Flüchtlingsvereinbarung mit Griechenland steht

  17 Auqust 2018    Gelesen: 526
Flüchtlingsvereinbarung mit Griechenland steht

Deutschland einigt sich mit Griechenland auf eine Vereinbarung zur Rücknahme von Asylbewerbern, für die Athen zuständig ist. Laut Bundesinnenministerium sind auch die Gespräche mit Italien "weit fortgeschritten".

Nach dem Abkommen mit Spanien über die Rücknahme bestimmter Flüchtlinge hat das Bundesinnenministerium auch mit Griechenland eine entsprechende Verständigung erzielt. "Wir haben uns geeinigt", sagte Ministeriumssprecherin Eleonore Petermann in Berlin. Der Abschluss stehe unmittelbar bevor. Es laufe noch ein abschließender Briefwechsel. Details wollte Petermann noch nicht nennen.

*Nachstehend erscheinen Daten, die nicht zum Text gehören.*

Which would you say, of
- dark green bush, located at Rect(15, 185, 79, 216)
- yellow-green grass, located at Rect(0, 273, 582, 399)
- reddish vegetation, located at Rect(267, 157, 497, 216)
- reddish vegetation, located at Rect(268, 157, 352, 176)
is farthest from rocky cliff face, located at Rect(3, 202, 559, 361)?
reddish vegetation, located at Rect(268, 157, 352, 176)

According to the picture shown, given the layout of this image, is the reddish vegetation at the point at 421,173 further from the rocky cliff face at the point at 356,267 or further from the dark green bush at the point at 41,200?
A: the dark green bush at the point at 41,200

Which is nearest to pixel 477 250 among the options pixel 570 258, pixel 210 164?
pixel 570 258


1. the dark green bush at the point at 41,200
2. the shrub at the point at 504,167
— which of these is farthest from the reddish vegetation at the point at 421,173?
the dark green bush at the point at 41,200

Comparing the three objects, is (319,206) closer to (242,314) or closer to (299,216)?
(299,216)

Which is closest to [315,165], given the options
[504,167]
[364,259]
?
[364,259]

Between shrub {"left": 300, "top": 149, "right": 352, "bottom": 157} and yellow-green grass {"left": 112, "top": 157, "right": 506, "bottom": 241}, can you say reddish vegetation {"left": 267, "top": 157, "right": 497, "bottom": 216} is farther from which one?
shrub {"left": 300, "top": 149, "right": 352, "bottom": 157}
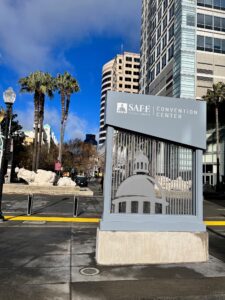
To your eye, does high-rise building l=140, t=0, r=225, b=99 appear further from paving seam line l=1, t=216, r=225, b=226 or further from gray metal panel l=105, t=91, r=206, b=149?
gray metal panel l=105, t=91, r=206, b=149

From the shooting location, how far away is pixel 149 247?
7.30m

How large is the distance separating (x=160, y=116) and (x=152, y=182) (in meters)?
1.58

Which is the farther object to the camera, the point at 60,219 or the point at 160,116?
the point at 60,219

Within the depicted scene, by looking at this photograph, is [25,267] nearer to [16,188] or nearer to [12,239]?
[12,239]

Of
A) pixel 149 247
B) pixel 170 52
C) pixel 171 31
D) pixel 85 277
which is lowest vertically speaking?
pixel 85 277

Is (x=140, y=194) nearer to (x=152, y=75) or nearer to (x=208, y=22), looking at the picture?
(x=208, y=22)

Nach Angaben der Sprecherin von Innenminister Horst Seehofer sind auch die Verhandlungen mit Italien "sehr weit fortgeschritten". Man gehe davon aus, "dass der Vertrag auch zustande kommen wird". Bundeskanzlerin Angela Merkel hatte angekündigt, sich bei Bedarf auch selbst in die Gespräche mit der italienischen Regierung einzuschalten.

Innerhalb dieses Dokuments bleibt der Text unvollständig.